Nessuna scusante per i danni patiti dalla paziente a causa dell’elevato dosaggio della radioterapia: a prescindere dalle conoscenze scientifiche il trattamento terapeutico deve sempre essere “proporzionato al risultato da perseguire in relazione alle condizioni concrete sulle quali si intende intervenire

La vicenda

Il Tribunale di Bari aveva rigettato la domanda di risarcimento proposta dagli attori contro la struttura sanitaria, per i danni (da mielopatia trasversa) subiti dalla propria congiunta già affetta da “linfogranuloma di Hodgking”, a causa delle eccessive dosi di irradiazione della terapia somministrata.

A sostegno della propria decisione il giudice pugliese aveva posto il fatto che al momento in cui la paziente fu sottoposta al trattamento terapeutico, la mielopatia trasversa non era annoverata tra le conoscenze scientifiche dei rischi connessi alla radioterapia.

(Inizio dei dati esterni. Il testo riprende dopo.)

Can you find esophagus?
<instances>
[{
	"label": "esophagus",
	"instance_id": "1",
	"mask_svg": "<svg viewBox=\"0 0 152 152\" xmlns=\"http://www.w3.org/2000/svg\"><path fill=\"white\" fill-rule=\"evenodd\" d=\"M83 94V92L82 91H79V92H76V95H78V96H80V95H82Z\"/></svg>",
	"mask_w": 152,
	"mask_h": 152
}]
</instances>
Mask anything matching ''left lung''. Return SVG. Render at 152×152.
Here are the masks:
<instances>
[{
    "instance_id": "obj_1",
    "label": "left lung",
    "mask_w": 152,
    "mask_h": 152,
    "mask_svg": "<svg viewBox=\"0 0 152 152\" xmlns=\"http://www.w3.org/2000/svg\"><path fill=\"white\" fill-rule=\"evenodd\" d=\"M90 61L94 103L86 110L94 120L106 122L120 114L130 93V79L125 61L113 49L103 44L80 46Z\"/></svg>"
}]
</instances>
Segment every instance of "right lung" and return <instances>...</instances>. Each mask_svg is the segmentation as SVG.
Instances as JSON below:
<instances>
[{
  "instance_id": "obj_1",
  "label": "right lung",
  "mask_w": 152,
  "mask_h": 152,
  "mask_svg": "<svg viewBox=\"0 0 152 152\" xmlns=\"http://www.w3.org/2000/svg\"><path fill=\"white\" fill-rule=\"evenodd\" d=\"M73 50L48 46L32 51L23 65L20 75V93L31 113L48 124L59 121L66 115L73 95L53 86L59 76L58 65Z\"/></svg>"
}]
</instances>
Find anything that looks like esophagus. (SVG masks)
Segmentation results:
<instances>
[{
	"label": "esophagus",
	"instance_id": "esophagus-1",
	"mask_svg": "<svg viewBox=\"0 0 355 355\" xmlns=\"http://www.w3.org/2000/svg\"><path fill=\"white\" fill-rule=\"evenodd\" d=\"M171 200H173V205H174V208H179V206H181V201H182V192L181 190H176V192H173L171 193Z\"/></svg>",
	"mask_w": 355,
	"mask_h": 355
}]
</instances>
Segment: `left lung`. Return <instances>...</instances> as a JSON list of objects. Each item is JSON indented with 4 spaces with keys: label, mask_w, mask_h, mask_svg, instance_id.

La Corte d’Appello di Bari riformava la decisione, ritenendo accertata la responsabilità per inadempimento della prestazione sanitaria, poiché contrariamente a quanto dedotto dal primo giudice, il rischio di mielopatia dorsale, se pure raro, risultava segnalato dalla dottrina scientifica, e comunque i risultati postivi già conseguiti dalla paziente all’esito del precedente trattamento chemioterapico non giustificavano l’alto dosaggio di radiazioni somministratole. La corte territoriale condannava pertanto l’Ospedale al risarcimento del danno non patrimoniale in favore di entrambi i danneggiati, che liquidava sulla scorta delle tabelle milanesi.

I danni da elevato dosaggio della radioterapia e la nozione di “complicanza”

La Corte di Cassazione (Terza Sezione Civile, sentenza n. 28935/2019) al cui vaglio è stata rimessa la vicenda ha confermato la pronuncia della corte d’appello pugliese, ritenendo che la struttura sanitaria non fosse stata in grado di fornire la prova che “nella incertezza scientifica, la somministrazione di un elevato dosaggio – anziché di un dosaggio mantenuto al di sotto della incidenza riscontrata per le “complicanze” conosciute – rispondesse al canone della prudenza cui è tenuto l’operatore sanitario”. In altre parole, le considerazioni svolte dalla struttura oncologica, in ordine alla mancanza di indicazioni certe nelle fonti scientifiche circa la corretta proporzione tra dosaggio e risultato conseguibile ai fini della “definitiva remissione di una patologia ad effetti mortali”, non facevano altro che rimarcare l’assenza di prova liberatoria di cui all’art. 1218 c.c.

Al riguardo, gli Ermellini hanno riaffermato il principio secondo cui “nel giudizio di responsabilità medica, per superare la presunzione di cui all’art. 1218 c.c. non è sufficiente dimostrare che l’evento dannoso per il paziente costituisca una “complicanza” rilevabile nella statistica sanitaria, dovendosi ritenere tale nozione (indicata nella letteratura medica quale evento, insorto nel corso dell’iter terapeutico, astrattamente prevedibile ma non evitabile) priva di rilievo sul piano giuridico, nel cui ambito il peggioramento delle condizioni del paziente può solo ricondursi ad un fatto o prevedibile ed evitabile, e dunque ascrivibile a colpa del medico, ovvero non prevedibile o non evitabile, sì da integrare gli estremi della causa non imputabile” (Cass. n. 13328/2015).

La pronuncia della Cassazione

Nella specie, la corte di merito aveva ritenuto per un verso che la complicanza di “mielopatia dorsale”, se pur rara, fosse stata rilevata dagli studi scientifici; per altro verso, tenuto conto dei rischi conosciuti derivanti dall’alta somministrazione di terapia radiante, aveva ritenuto comunque ininfluente la conoscenza della effettiva rilevanza statistica della predetta complicanza, atteso che l’avere sottoposto la paziente senza una plausibile giustificazione – fornita dal suo stato di salute all’esito della chemioterapia – ad un trattamento che comunque acuiva il rischio di gravi effetti collaterali (in questo caso conosciuti: “polmonite, cardite, ipertiroidismo, alterazioni ossee, sterilità, ipoplasia, midollare, leucemia acuta non linfoide) integrava già di per sé la violazione della regola di prudenza che impone la somministrazione di un trattamento terapeutico proporzionato al risultato da perseguire in relazione alle condizioni concrete sulle quali si intende intervenire.

All’accertamento in concreto della colpa generica e della non assoluta imprevedibilità della indicata complicanza (in quanto rischio possibile se pure non probabile) si era aggiunta l’assenza della prova liberatoria della responsabilità professionale. Per tali motivi la sentenza impugnata è stata confermata.